Directions. Look through the data below and output, unchanged, every line from the one holding "Krajkované šaty s korálky na pasu" through the one holding "CAPSULE by Simply", inclusive. Skip the pictures.

Raw data.
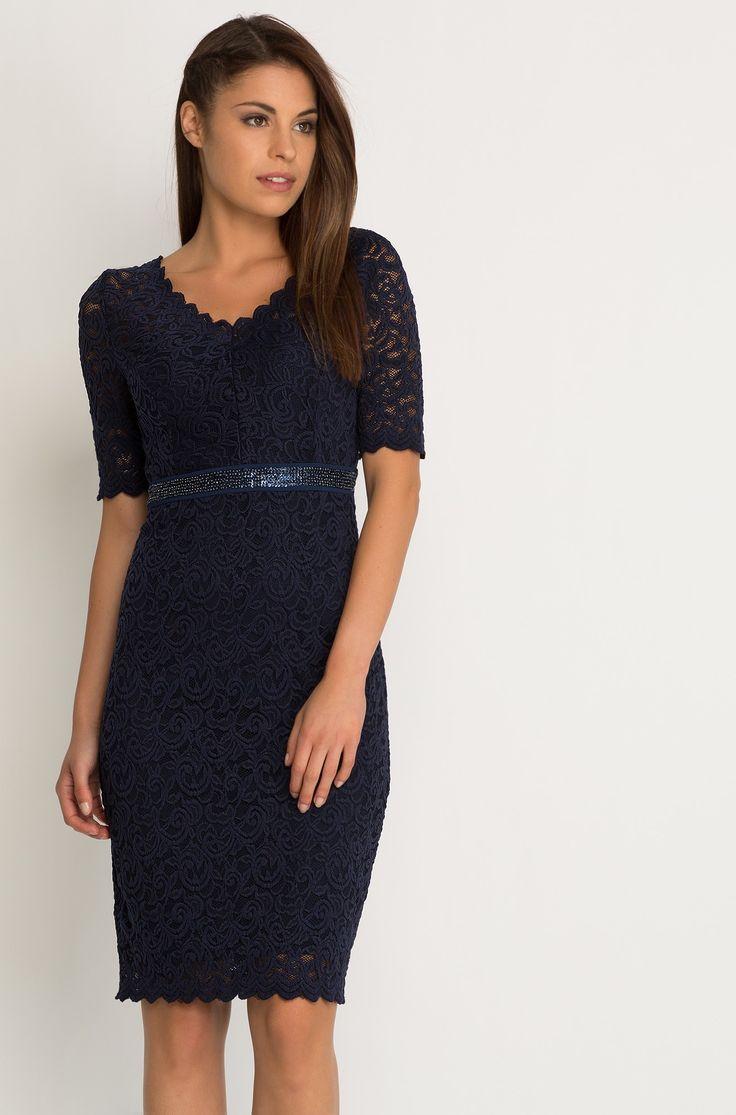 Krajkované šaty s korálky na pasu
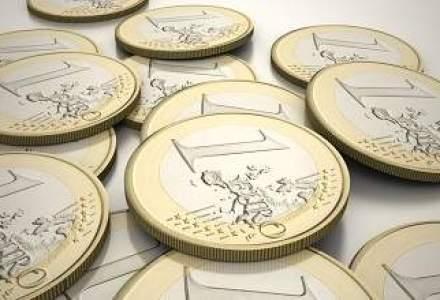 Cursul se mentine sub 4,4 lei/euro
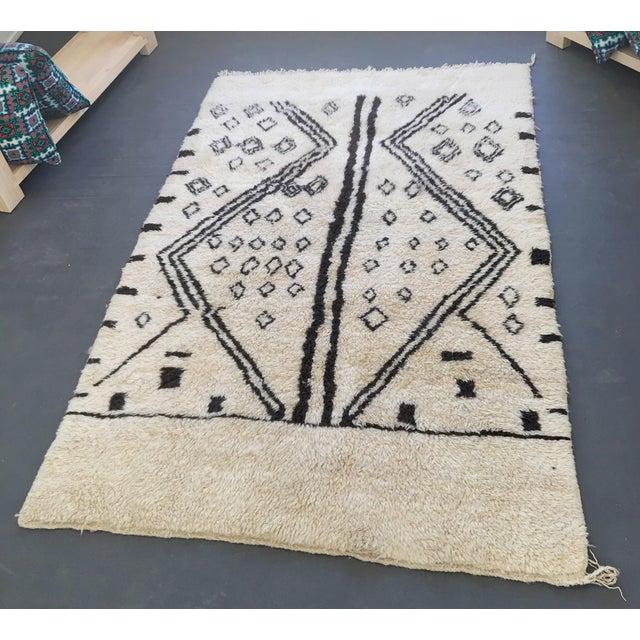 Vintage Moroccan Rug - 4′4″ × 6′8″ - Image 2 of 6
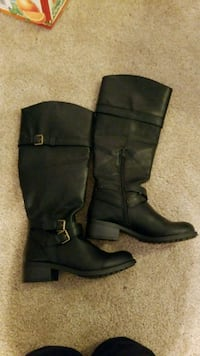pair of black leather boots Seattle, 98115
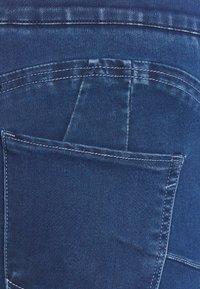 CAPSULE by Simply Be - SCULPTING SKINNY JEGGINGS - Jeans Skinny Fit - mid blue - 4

...

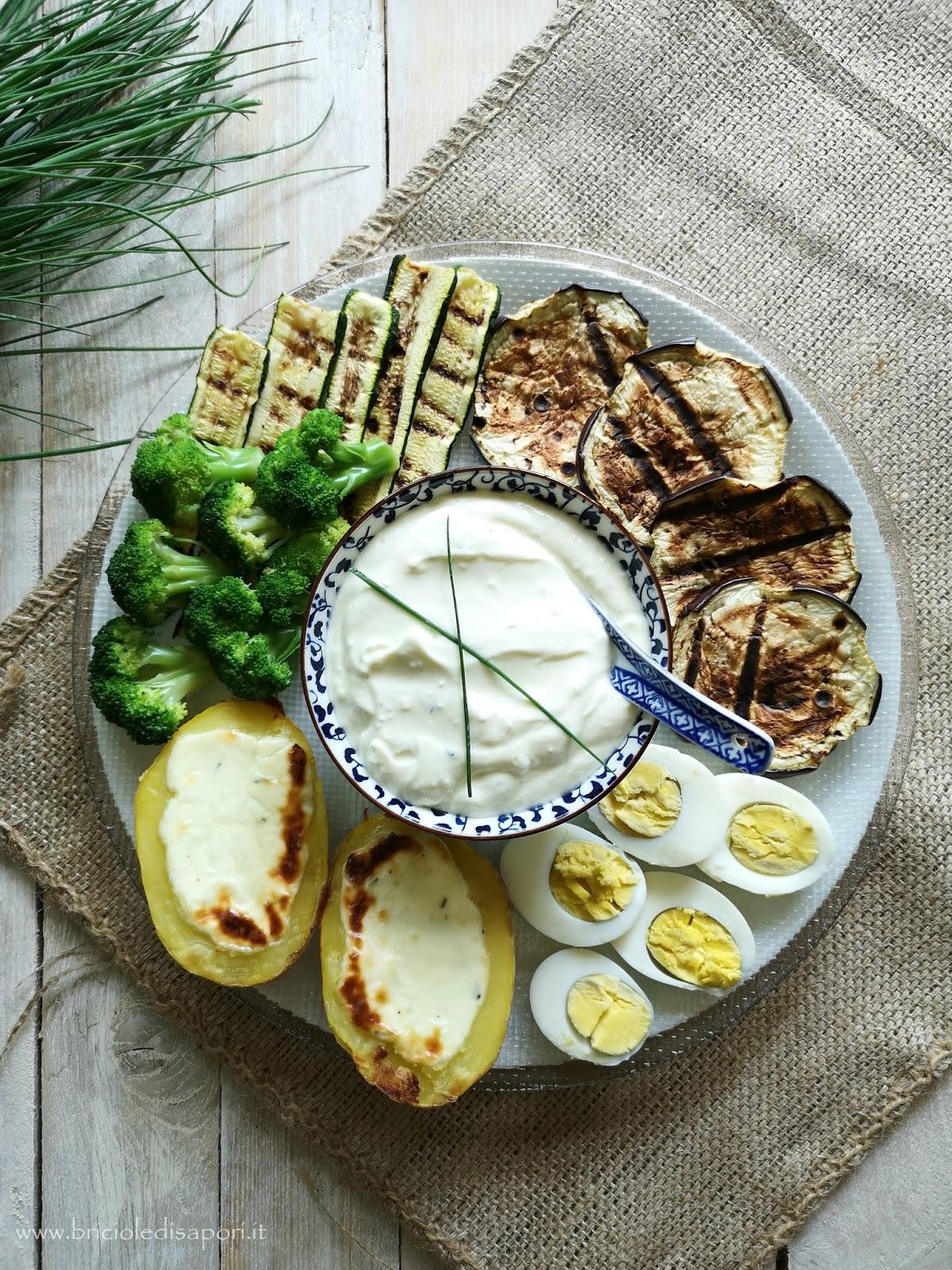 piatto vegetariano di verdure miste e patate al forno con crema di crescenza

* * *

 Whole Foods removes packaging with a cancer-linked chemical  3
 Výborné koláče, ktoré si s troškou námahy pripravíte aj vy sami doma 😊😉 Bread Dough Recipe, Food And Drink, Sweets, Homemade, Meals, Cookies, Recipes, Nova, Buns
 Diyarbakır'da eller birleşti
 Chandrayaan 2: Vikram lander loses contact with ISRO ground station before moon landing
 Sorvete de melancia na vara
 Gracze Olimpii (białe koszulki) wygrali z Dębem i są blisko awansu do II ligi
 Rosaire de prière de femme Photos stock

Result.
 Krajkované šaty s korálky na pasu
 Cursul se mentine sub 4,4 lei/euro
 Vintage Moroccan Rug - 4′4″ × 6′8″ - Image 2 of 6
pair of black leather boots Seattle, 98115
 CAPSULE by Simply Be - SCULPTING SKINNY JEGGINGS - Jeans Skinny Fit - mid blue - 4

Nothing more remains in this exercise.